• **Arbeitsauftrag 1**
Wie viele Abgeordnete stimmten laut dem Artikel zum Schuldenstreit im Repräsentantenhaus dafür, das Schuldenlimit auszusetzen?
• **Arbeitsauftrag 2**
Übersetze bitte den Satz „Keine der beiden Seiten hat alles bekommen, was sie wollte.“ aus dem Artikel zum Schuldenstreit ins Englische.

• **Ausgewählter Textauszug**
Die Abgeordneten kommen mit Bildern von Babys und Tankern daher oder sprechen von "Geiselnahme" - aber nach langen Verhandlungen billigt das Repräsentantenhaus den Deal im Schuldenstreit. Weder Demokraten noch Republikaner sind am Ende ganz glücklich.

Von Peter Burghardt, Washington

Am Mittwochabend um kurz vor halb zehn in Washington, D.C., war die Weltwirtschaftskrise dann fürs Erste abgewendet, die Dramatik hielt sich am Ende sogar in Grenzen. Wochenlang hatten Demokraten und Republikaner über die amerikanische Schuldengrenze gestritten, ohne Einigung könnten die USA laut Finanzministerin Janet Yellen vom 5. Juni an ihre Rechnungen nicht mehr bezahlen. Im Repräsentantenhaus wurde noch mal aufgeregt debattiert, aber dann ging die Abstimmung deutlich aus: 314 Abgeordnete stimmten dafür, das Schuldenlimit für zunächst zwei Jahre auszusetzen, 117 dagegen.

149 Republikaner und 165 Demokraten sagten Ja, 71 Republikaner und 46 Demokraten sagten Nein. Das genügte eindeutig, um das Land und die internationalen Märkte vor möglicherweise sehr unangenehmen Turbulenzen zu bewahren.

Am Donnerstag muss der Senat nachziehen, doch dort sollte es keine größeren Probleme geben, denn in dieser Kammer haben die Demokraten anders als im republikanisch dominierten Parlament weiterhin die Mehrheit. Die Partei von Joe Biden wird kaum einen Staatsbankrott riskieren wollen, beim ganz rechten Teil der Opposition war man sich da zwischenzeitlich nicht so sicher.

"Keine der beiden Seiten hat alles bekommen, was sie wollte."

• **Datenbereich**
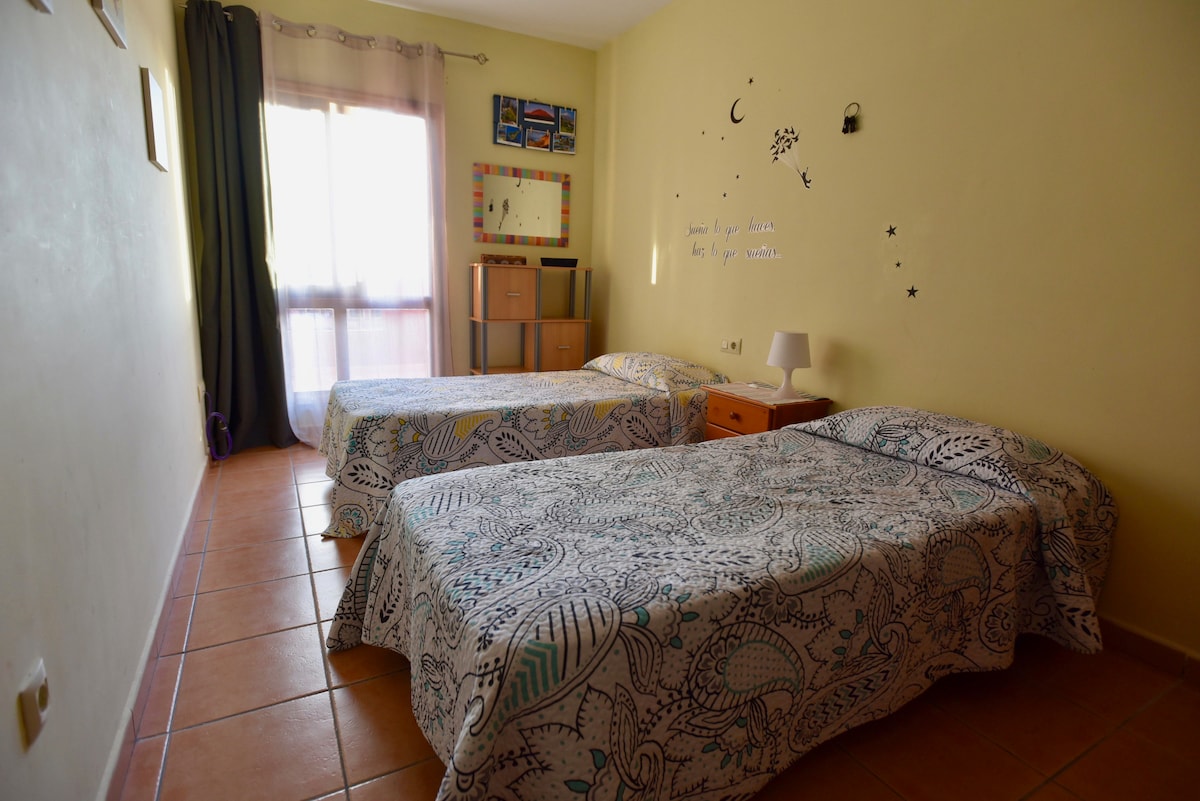 غرفة مزدوجة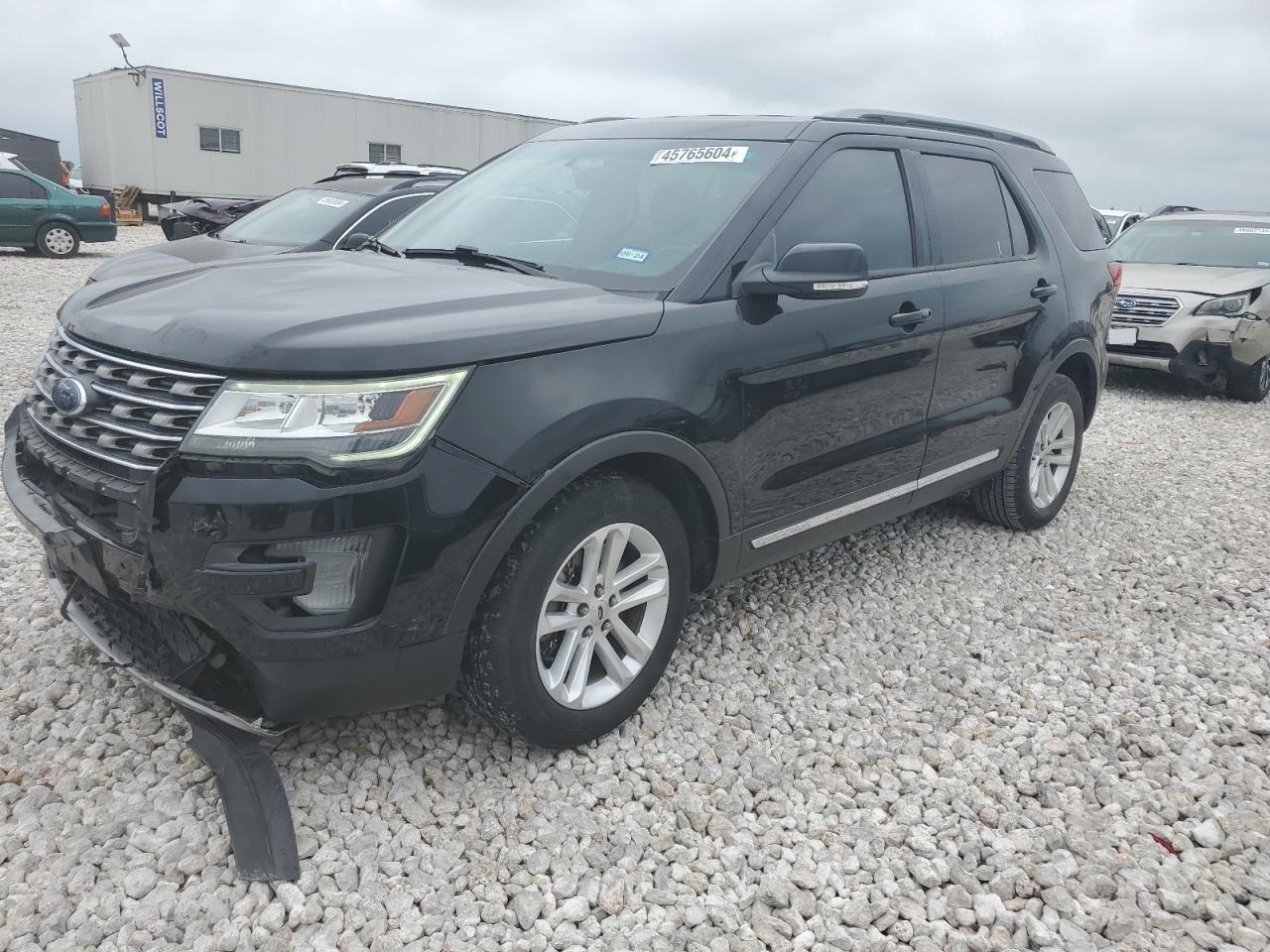 ford explorer 2017 1fm5k7d88hga75004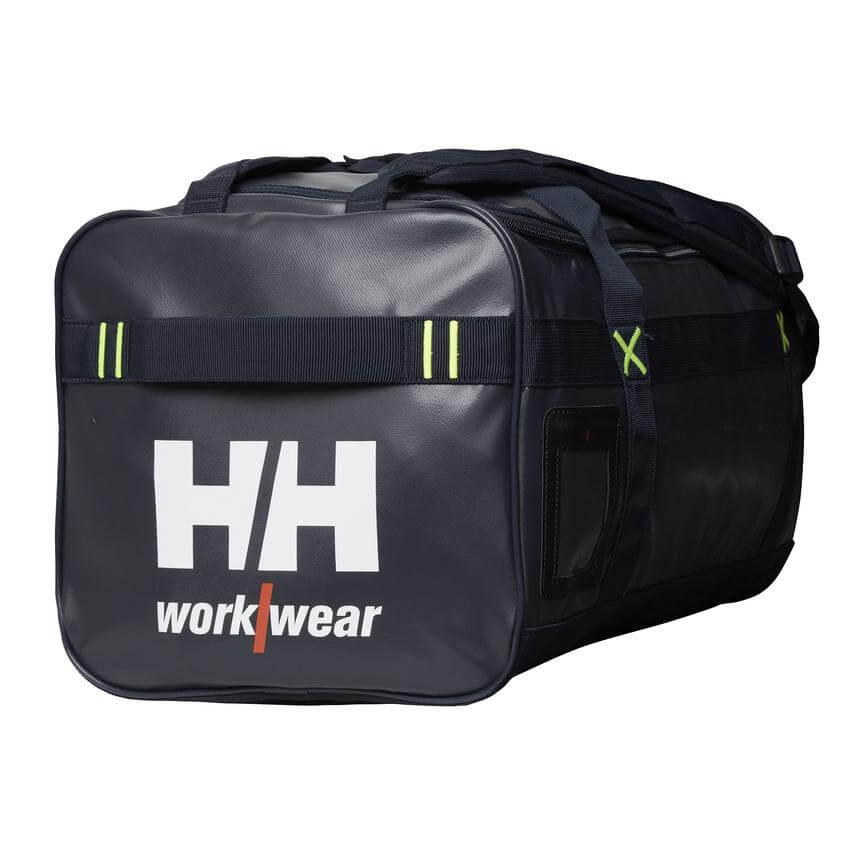 Helly Hansen HH Duffel Bag 50L Navy 1 Rear #colour_navy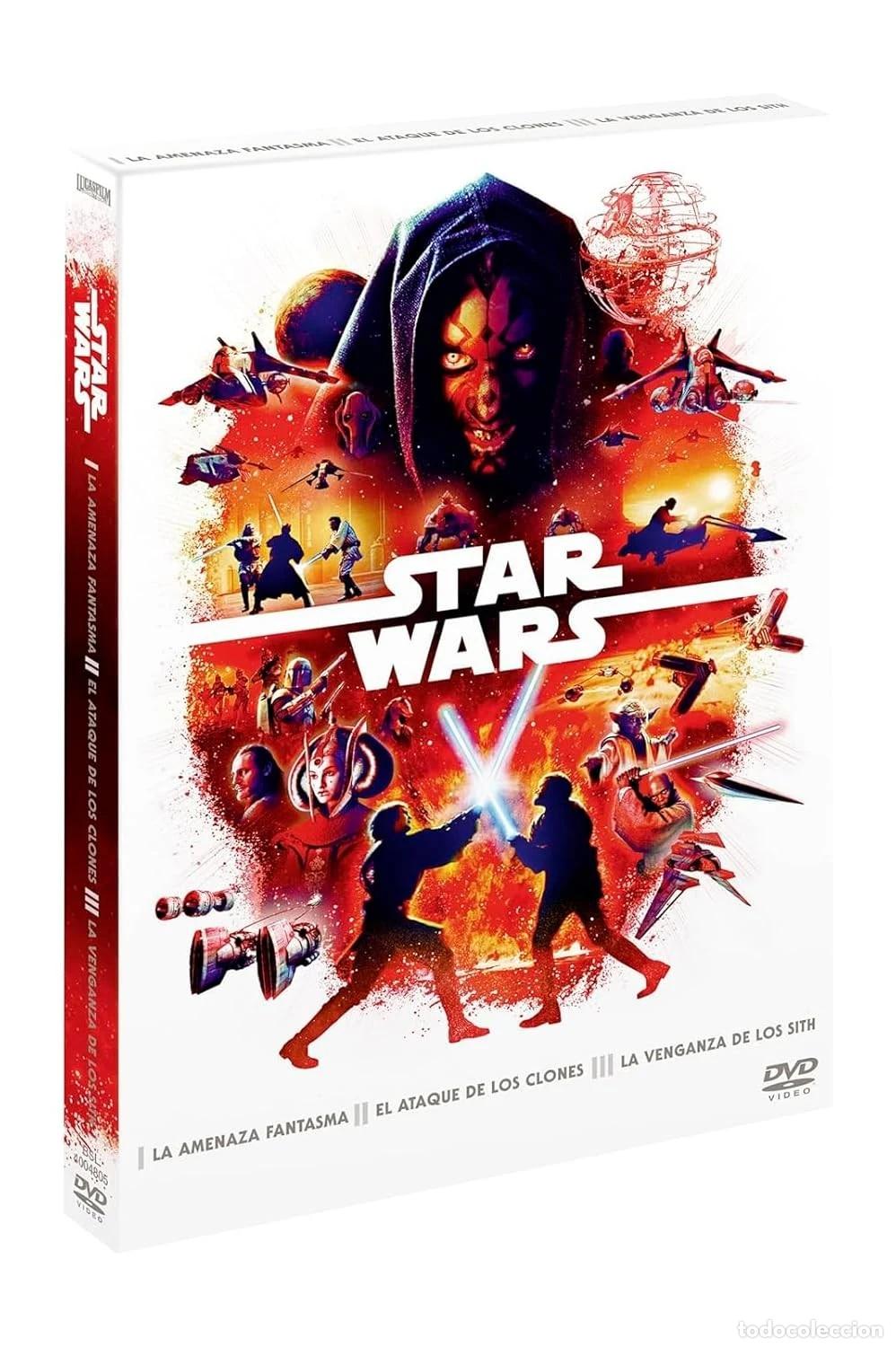 Cinema: Star Wars. Episodio I: La Amenaza Fantasma + Star Wars. Episodio Ii: El Ataque De Los Clones + Star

• **Lösung 1**
314 Abgeordnete stimmten dafür.

• **Lösung 2**
Neither side got everything it wanted.